Mililani’s Pascua-Stanton clutch under duress

The Mililani Trojans celebrated after Shannon Pascua-Stanton's game-winning single gave them an 8-7 win over Leilehua on Thursday. Photo by Paul Honda/Star-Advertiser.
The Mililani Trojans celebrated after Shannon Pascua-Stanton’s game-winning single gave them an 8-7 win over Leilehua on Thursday. Photo by Paul Honda/Star-Advertiser.

Pristine Mililani, with 56 towering pine trees in the sight line between the left-field and right-field foul lines, was an idyllic setting for a proper pitchers duel on Thursday.

There was the resilient Kaena Nistal, appropriately named with her unique combination of historic and breathtaking skill and power. Leilehua’s elite-level potential has been driven in part by Nistal’s performance.

There was the master of endurance, Misha Carreira, whose countenance rarely strays, always poised and arguably a marathon hurler with few peers statewide. Mililani saw the human pitching machine, Aubree Kim, graduate last year, but Carreira has carved out her own niche as the durable, rubber-armed ace of one of the top teams in the islands.


After both withstood difficulty in the first inning on Thursday, each settled in, and after three innings, the visiting Mules and host Trojans were knotted in a scoreless battle. It was entertaining enough. The game was moving swiftly.

There was, however, one undeniable factor. It wasn’t the weather. It wasn’t the audience. It was the strike and ball calls at home plate. It began with strikes called 2 to 4 inches off the outside edge for right-handed batters. That’s nothing unusual.
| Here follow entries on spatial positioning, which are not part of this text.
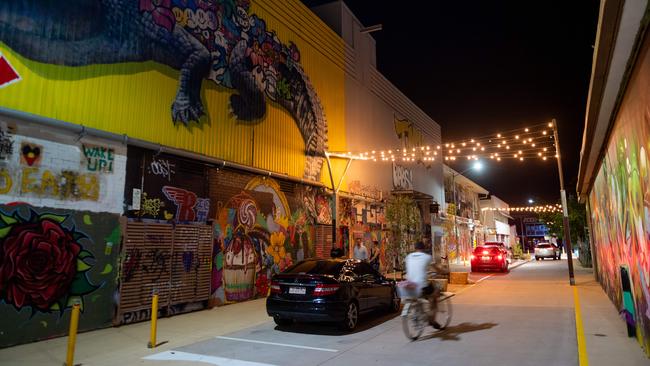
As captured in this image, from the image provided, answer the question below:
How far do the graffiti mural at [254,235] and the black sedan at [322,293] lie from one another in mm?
3782

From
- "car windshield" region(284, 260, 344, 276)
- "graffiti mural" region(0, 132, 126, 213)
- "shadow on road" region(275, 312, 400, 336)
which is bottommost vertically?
"shadow on road" region(275, 312, 400, 336)

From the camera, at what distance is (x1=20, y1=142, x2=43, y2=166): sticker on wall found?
836cm

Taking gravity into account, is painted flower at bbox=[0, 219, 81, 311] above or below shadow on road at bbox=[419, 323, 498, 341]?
above

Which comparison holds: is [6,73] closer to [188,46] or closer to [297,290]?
[188,46]

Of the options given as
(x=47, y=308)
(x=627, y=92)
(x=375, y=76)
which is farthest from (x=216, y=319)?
(x=375, y=76)

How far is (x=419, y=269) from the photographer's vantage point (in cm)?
855

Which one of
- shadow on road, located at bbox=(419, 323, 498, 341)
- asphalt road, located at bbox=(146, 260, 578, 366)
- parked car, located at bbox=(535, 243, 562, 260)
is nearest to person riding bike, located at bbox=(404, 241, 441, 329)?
shadow on road, located at bbox=(419, 323, 498, 341)

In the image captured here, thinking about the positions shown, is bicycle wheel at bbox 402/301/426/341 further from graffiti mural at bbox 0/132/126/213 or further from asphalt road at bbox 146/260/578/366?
graffiti mural at bbox 0/132/126/213

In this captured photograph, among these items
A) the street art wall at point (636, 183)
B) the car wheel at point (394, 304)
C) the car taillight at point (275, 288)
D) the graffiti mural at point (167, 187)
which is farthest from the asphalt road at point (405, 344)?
the graffiti mural at point (167, 187)

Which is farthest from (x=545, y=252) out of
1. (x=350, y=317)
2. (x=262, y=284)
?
(x=350, y=317)

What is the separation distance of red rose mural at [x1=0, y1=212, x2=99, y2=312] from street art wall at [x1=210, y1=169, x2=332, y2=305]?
13.1 feet

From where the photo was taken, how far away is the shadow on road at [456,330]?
8328mm

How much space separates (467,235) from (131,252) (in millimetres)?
38535

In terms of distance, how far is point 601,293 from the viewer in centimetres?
1429
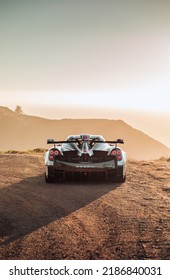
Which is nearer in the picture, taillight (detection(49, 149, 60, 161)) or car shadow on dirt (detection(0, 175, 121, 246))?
car shadow on dirt (detection(0, 175, 121, 246))

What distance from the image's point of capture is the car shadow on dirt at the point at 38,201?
6.33 meters

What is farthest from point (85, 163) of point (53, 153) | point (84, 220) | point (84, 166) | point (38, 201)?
point (84, 220)

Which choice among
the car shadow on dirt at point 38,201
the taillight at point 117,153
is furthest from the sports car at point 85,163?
the car shadow on dirt at point 38,201

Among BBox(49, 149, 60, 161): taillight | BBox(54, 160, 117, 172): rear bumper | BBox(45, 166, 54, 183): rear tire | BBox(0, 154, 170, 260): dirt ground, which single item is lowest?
BBox(0, 154, 170, 260): dirt ground

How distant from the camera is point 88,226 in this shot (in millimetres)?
6281

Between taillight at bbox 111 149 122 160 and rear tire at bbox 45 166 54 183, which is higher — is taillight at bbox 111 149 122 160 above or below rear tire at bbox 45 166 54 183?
above

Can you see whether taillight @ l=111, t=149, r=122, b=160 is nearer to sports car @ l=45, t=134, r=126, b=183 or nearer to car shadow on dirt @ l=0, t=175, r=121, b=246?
sports car @ l=45, t=134, r=126, b=183

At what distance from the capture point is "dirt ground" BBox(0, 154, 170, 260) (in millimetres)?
5078

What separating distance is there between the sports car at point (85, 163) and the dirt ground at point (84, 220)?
0.30 m

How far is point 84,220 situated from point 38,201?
1942mm

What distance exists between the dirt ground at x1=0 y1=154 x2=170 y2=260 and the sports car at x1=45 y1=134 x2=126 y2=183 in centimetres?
30

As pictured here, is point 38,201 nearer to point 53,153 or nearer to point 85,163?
point 85,163

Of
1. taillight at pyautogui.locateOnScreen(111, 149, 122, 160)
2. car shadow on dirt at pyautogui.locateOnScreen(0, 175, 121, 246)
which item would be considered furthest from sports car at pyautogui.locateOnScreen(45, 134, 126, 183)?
car shadow on dirt at pyautogui.locateOnScreen(0, 175, 121, 246)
But with the passage of time, the strike zone off that side of the plate extended to 6 inches, even 9 inches on a few pitches. It didn’t matter if Leilehua or Mililani was in the batter’s box. The vantage point from the scorers/press box, a good 10 feet above ground behind home plate, provided the perspective.

The extremely wide strike zone was almost completely consistent, which is why batters for both teams were wound up and almost frantically swinging at anything close from the first pitch on. It played a factor in the late-inning at-bats of Mililani’s Shannon Pascua-Stanton. She came through with a game-tying home run in the bottom of the seventh inning — on the first pitch from Nistal.

In the 10th, she went after a first pitch from crafty reliever Alyssa Abe, delivering a game-winning single to right field for an 8-7 victory.

Though teammate Maya Yoshiura came up big with a two-run homer in the fifth frame, Pascua-Stanton had struggled: swinging strikeout (2-2 count), walk (3-2 count, seven foul balls after the second strike), pop-up to shortstop. She thrived, however, in the clutch, in the late innings.

Shannon Pascua-Stanton provided a game-tying home run and a game-winning single against Leilehua. (Apr. 6, 2017)
Shannon Pascua-Stanton provided a game-tying home run and a game-winning single against Leilehua. (Apr. 6, 2017)

“It was an outside pitch,” she said of the game winner. “I was just trying to make contact. I knew we were going against the other team and the umpire.”

She didn’t mean that in a personal way. But when the zone is extended that far off home plate, good hitters make do, as in seven foul balls in a row. Survival.

“We told the kids they have to adjust,” Mililani coach Rose Antonio said. “Shannon made her adjustment and saw the ball well.”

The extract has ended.